Tym samym Polska stała się czwartą najliczniejszą nacją odwiedzającą Maderę. Na podium znajdują się kolejno Niemcy, Brytyjczycy i Francuzi. W sumie w 2024 roku na Maderę dotarło blisko 2,5 mln podróżnych. Jak widać, turystów nie zniechęciły choćby pożary, które niespodziewanie przed rokiem dały się tam mocno we znaki.
Z Polski na Maderę leci się prawie 6 godzin z Wizz Airem. Ale i tak warto
Madera jest przede wszystkim rajem dla aktywnych turystów, którzy lubią spędzać czas na górskich wycieczkach. Jedną z najpopularniejszych rozrywek jest tam wędrowanie wzdłuż levad, czyli specjalnych kanałów, którymi z górskich szczytów spływa woda do miast. Do niedawna była to darmowa atrakcja, teraz coraz częściej trzeba za to zapłacić.
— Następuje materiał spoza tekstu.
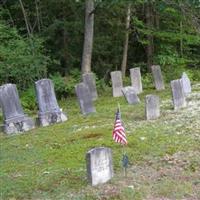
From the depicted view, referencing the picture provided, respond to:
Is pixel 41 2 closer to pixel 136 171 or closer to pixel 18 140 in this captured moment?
pixel 18 140

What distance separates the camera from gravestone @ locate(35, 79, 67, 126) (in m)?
13.1

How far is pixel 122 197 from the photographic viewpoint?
714 cm

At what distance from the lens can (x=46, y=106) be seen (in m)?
13.3

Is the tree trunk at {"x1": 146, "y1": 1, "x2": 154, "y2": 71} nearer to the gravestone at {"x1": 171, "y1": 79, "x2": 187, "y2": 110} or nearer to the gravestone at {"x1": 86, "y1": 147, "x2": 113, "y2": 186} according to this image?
the gravestone at {"x1": 171, "y1": 79, "x2": 187, "y2": 110}

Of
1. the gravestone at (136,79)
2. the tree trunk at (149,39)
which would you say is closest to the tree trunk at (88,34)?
the gravestone at (136,79)

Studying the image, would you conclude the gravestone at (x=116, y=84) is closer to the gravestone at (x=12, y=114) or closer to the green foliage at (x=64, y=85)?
the green foliage at (x=64, y=85)

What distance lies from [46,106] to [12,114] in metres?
1.02

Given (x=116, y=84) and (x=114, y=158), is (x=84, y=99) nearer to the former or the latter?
(x=116, y=84)

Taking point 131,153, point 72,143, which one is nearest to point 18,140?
point 72,143

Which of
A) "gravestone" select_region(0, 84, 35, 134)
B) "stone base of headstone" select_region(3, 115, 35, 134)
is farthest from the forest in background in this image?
"stone base of headstone" select_region(3, 115, 35, 134)

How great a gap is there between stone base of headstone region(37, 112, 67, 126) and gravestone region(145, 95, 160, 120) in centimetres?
236

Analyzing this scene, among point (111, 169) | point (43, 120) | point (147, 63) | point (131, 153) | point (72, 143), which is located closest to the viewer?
point (111, 169)

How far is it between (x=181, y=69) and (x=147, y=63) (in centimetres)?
229

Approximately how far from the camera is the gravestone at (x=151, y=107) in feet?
39.9
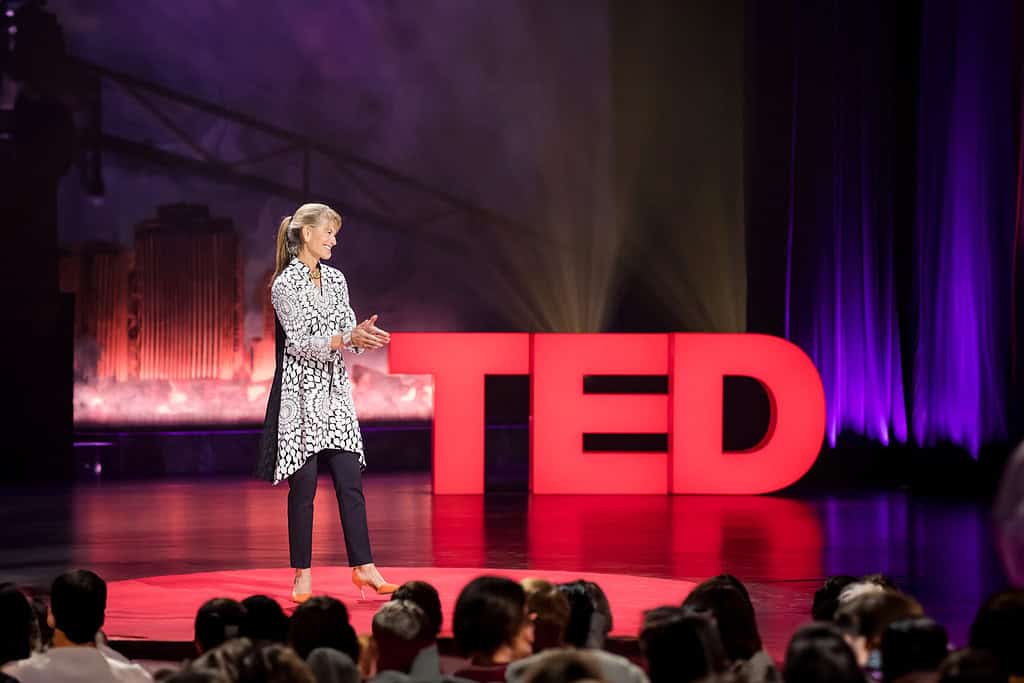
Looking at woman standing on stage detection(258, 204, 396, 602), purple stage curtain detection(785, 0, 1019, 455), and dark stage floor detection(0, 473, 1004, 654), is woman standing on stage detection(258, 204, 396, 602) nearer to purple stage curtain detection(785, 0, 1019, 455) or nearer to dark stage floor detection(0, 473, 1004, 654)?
dark stage floor detection(0, 473, 1004, 654)

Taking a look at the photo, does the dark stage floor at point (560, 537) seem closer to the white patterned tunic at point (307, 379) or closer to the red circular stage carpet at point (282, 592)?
the red circular stage carpet at point (282, 592)

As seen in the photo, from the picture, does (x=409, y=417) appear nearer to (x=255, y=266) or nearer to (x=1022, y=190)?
(x=255, y=266)

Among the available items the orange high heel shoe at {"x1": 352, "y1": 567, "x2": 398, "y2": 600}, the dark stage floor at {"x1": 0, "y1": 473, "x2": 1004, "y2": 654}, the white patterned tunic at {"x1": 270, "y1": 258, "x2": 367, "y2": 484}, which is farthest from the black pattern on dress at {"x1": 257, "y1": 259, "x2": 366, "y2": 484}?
the dark stage floor at {"x1": 0, "y1": 473, "x2": 1004, "y2": 654}

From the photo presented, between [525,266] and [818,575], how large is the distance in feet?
20.7

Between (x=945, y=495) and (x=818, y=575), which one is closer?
(x=818, y=575)

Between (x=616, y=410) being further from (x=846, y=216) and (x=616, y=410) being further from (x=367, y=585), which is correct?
(x=367, y=585)

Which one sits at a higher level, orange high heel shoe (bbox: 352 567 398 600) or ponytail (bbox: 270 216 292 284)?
ponytail (bbox: 270 216 292 284)

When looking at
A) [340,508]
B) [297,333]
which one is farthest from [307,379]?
[340,508]

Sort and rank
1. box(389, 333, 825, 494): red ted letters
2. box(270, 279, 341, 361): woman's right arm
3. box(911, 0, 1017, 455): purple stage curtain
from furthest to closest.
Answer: box(389, 333, 825, 494): red ted letters, box(911, 0, 1017, 455): purple stage curtain, box(270, 279, 341, 361): woman's right arm

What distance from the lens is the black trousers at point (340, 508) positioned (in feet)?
16.9

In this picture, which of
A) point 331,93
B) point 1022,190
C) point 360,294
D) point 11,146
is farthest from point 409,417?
point 1022,190

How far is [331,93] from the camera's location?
1212 cm

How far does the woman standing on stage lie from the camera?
5109 mm

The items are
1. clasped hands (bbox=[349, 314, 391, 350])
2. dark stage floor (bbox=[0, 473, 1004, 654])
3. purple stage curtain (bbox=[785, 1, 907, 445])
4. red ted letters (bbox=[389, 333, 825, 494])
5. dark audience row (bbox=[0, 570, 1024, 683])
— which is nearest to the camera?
dark audience row (bbox=[0, 570, 1024, 683])
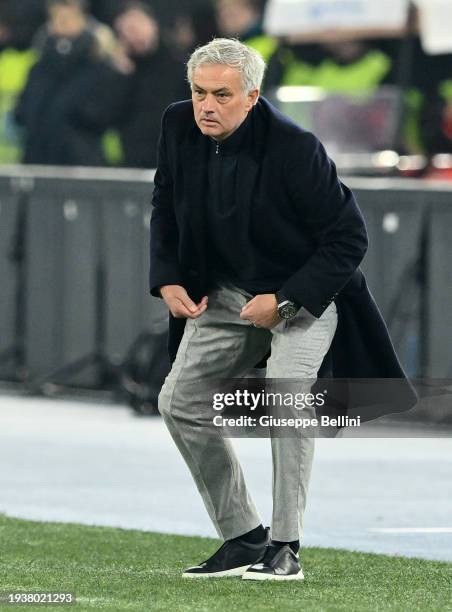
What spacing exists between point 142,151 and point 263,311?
11.3m

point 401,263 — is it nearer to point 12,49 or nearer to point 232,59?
point 232,59

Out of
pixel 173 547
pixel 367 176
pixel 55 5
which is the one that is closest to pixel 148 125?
pixel 55 5

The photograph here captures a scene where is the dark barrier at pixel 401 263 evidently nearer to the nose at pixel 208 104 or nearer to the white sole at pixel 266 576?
the white sole at pixel 266 576

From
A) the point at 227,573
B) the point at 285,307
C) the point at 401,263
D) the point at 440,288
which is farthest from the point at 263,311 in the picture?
the point at 401,263

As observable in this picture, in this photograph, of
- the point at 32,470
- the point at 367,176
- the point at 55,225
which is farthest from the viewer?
the point at 367,176

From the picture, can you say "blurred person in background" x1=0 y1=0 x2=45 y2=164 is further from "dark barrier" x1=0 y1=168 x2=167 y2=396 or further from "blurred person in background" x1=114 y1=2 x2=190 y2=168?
"dark barrier" x1=0 y1=168 x2=167 y2=396

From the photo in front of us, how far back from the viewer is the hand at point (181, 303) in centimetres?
682

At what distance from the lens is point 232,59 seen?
656 centimetres

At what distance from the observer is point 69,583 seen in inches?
269

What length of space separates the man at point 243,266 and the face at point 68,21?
33.8 feet

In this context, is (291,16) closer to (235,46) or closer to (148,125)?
(148,125)

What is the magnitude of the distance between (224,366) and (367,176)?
908 centimetres

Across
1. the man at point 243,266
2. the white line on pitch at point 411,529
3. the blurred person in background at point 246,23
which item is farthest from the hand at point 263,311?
the blurred person in background at point 246,23

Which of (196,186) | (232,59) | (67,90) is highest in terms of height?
(232,59)
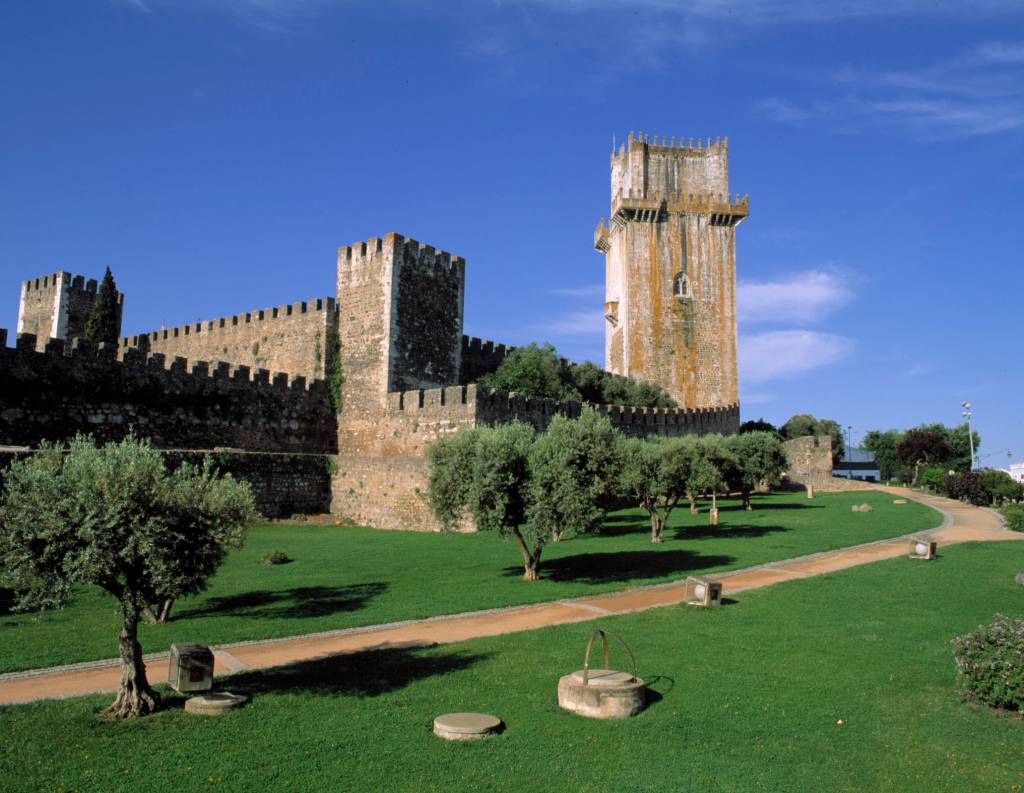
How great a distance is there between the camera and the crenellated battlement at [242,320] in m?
32.3

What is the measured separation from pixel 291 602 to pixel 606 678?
7292 millimetres

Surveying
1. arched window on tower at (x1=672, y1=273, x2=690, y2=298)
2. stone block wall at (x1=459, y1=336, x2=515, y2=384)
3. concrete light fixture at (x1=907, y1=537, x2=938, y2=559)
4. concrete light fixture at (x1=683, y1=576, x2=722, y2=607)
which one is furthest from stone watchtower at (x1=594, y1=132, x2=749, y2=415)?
concrete light fixture at (x1=683, y1=576, x2=722, y2=607)

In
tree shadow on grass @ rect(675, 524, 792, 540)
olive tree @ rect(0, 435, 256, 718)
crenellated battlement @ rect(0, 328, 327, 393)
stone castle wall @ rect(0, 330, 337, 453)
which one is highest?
crenellated battlement @ rect(0, 328, 327, 393)

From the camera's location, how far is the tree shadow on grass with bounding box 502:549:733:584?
56.7 feet

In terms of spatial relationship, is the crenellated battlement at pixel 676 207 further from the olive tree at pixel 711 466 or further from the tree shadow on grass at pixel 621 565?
the tree shadow on grass at pixel 621 565

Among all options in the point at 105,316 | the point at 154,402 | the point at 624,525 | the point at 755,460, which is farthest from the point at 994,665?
the point at 105,316

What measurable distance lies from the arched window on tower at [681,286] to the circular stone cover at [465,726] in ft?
170

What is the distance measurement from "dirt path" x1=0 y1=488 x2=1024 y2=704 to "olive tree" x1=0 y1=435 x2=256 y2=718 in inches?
54.8

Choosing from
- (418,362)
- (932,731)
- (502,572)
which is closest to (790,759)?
(932,731)

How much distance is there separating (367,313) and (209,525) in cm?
2277

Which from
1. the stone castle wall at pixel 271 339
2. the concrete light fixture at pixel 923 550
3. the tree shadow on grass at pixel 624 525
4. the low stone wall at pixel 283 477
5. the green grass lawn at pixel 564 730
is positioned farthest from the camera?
the stone castle wall at pixel 271 339

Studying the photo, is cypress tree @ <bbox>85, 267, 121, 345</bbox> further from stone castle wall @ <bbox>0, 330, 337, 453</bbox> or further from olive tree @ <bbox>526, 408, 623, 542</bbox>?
olive tree @ <bbox>526, 408, 623, 542</bbox>

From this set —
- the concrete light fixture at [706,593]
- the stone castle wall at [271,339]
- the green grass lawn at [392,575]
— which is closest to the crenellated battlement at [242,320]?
the stone castle wall at [271,339]

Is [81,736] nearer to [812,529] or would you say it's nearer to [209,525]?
[209,525]
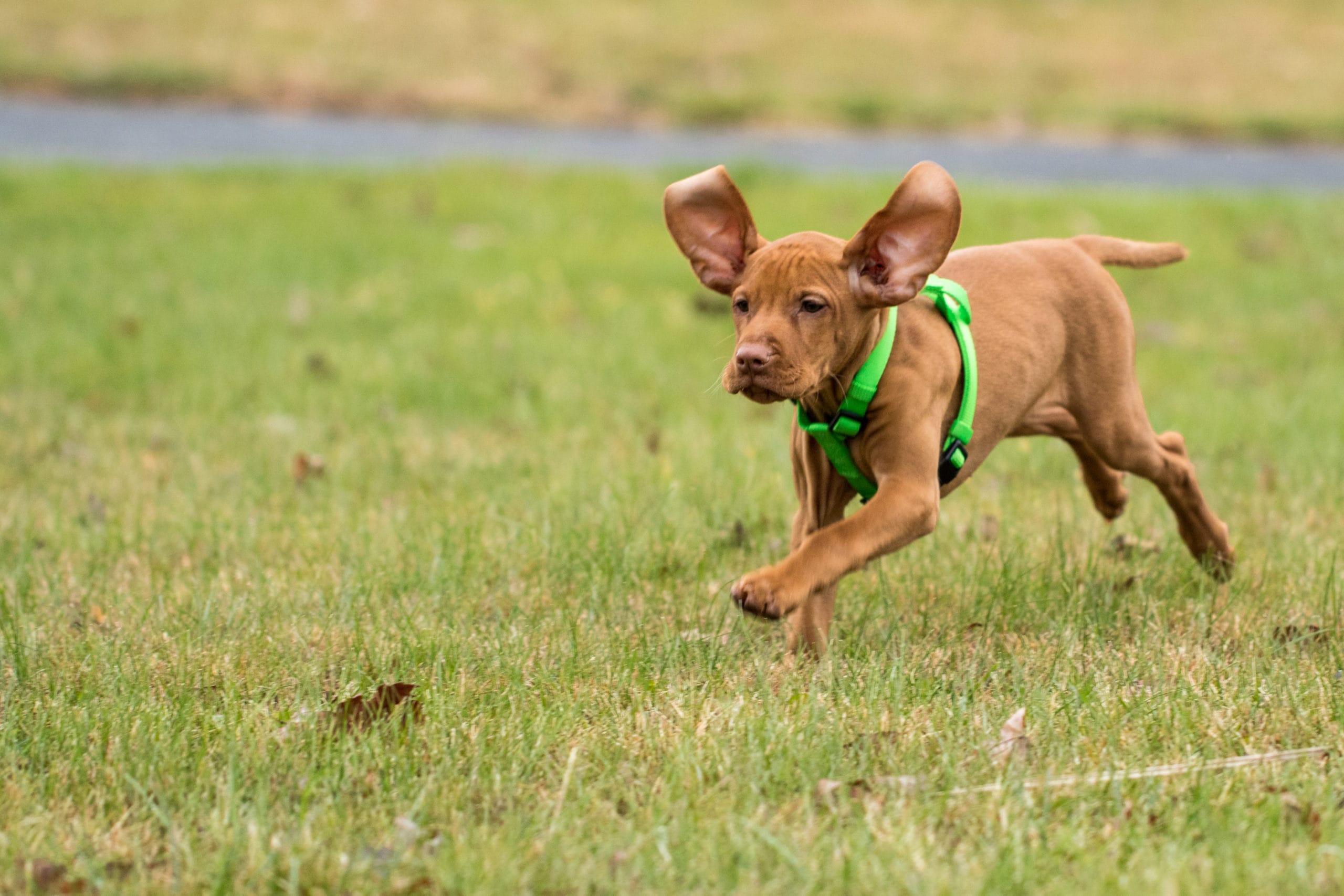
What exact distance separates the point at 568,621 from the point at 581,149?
10.2 meters

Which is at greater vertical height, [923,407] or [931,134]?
[923,407]

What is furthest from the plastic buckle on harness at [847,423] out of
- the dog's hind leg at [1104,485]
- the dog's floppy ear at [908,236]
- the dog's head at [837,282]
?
the dog's hind leg at [1104,485]

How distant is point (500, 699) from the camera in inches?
120

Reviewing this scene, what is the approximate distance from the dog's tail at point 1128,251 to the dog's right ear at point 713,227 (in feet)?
3.92

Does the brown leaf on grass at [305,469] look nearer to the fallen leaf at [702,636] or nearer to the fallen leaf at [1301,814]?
the fallen leaf at [702,636]

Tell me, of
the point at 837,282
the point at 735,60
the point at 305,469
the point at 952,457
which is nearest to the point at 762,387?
the point at 837,282

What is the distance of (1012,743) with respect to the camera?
9.16 feet

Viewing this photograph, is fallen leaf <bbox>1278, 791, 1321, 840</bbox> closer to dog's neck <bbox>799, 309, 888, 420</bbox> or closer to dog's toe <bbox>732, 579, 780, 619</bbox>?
dog's toe <bbox>732, 579, 780, 619</bbox>

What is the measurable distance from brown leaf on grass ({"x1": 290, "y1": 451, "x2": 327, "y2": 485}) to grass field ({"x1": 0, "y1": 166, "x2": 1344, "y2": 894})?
4cm

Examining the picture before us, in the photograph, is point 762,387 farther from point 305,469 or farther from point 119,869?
point 305,469

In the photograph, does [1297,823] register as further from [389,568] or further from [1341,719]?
[389,568]

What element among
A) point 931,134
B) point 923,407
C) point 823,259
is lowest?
point 931,134

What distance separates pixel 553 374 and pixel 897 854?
457 centimetres

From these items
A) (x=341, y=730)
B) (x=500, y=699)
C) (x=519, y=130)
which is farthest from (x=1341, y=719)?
(x=519, y=130)
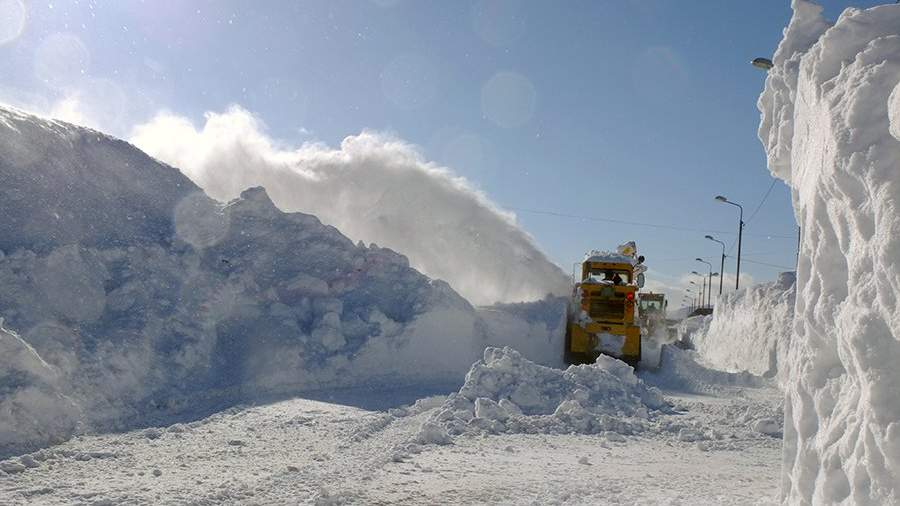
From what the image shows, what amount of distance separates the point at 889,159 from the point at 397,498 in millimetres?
3944

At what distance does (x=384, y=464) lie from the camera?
607cm

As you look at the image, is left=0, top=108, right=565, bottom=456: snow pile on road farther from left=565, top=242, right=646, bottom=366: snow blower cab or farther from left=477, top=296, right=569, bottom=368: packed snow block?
left=565, top=242, right=646, bottom=366: snow blower cab

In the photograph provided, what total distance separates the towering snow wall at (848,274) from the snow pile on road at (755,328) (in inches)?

Wielu turystów decyduje się także na zdobycie najwyższego szczytu archipelagu, czyli Pico Ruivo. Mierzy on 1 862 m n.p.m. i jest trzecim pod względem wielkości szczytem Portugalii. Dodatkowo przy dobrej pogodzie z jego szczytu rozciągają się niesamowite widoki.
Mniej aktywni turyści również nie będą narzekać tam na nudę. Zawsze mogą udać się na czarną plażę Seixal, albo zobaczyć las Fanal. Jest on pełen starych wawrzynów, które bardzo często skrywają się za gęstą mgłą. Dzięki temu miejsce to ma niesamowity klimat.
Wszystko to Polacy mogą zobaczyć w ramach bezpośrednich podróży. Najczęściej latamy tam na własną rękę na pokładach Wizz Aira, który oferuje tam połączenia z Warszawy, Gdańska i Katowic. Zainteresowanie wyspą wykorzystują też biura podróży. Na pokładzie samolotów czarterowych można tam polecieć m.in. z Rainbow, Itaką, czy TUI. Podróż w jedną stronę trwa jednak ok. 5-6 godzin. Wszystko zależy od tego, skąd startujecie.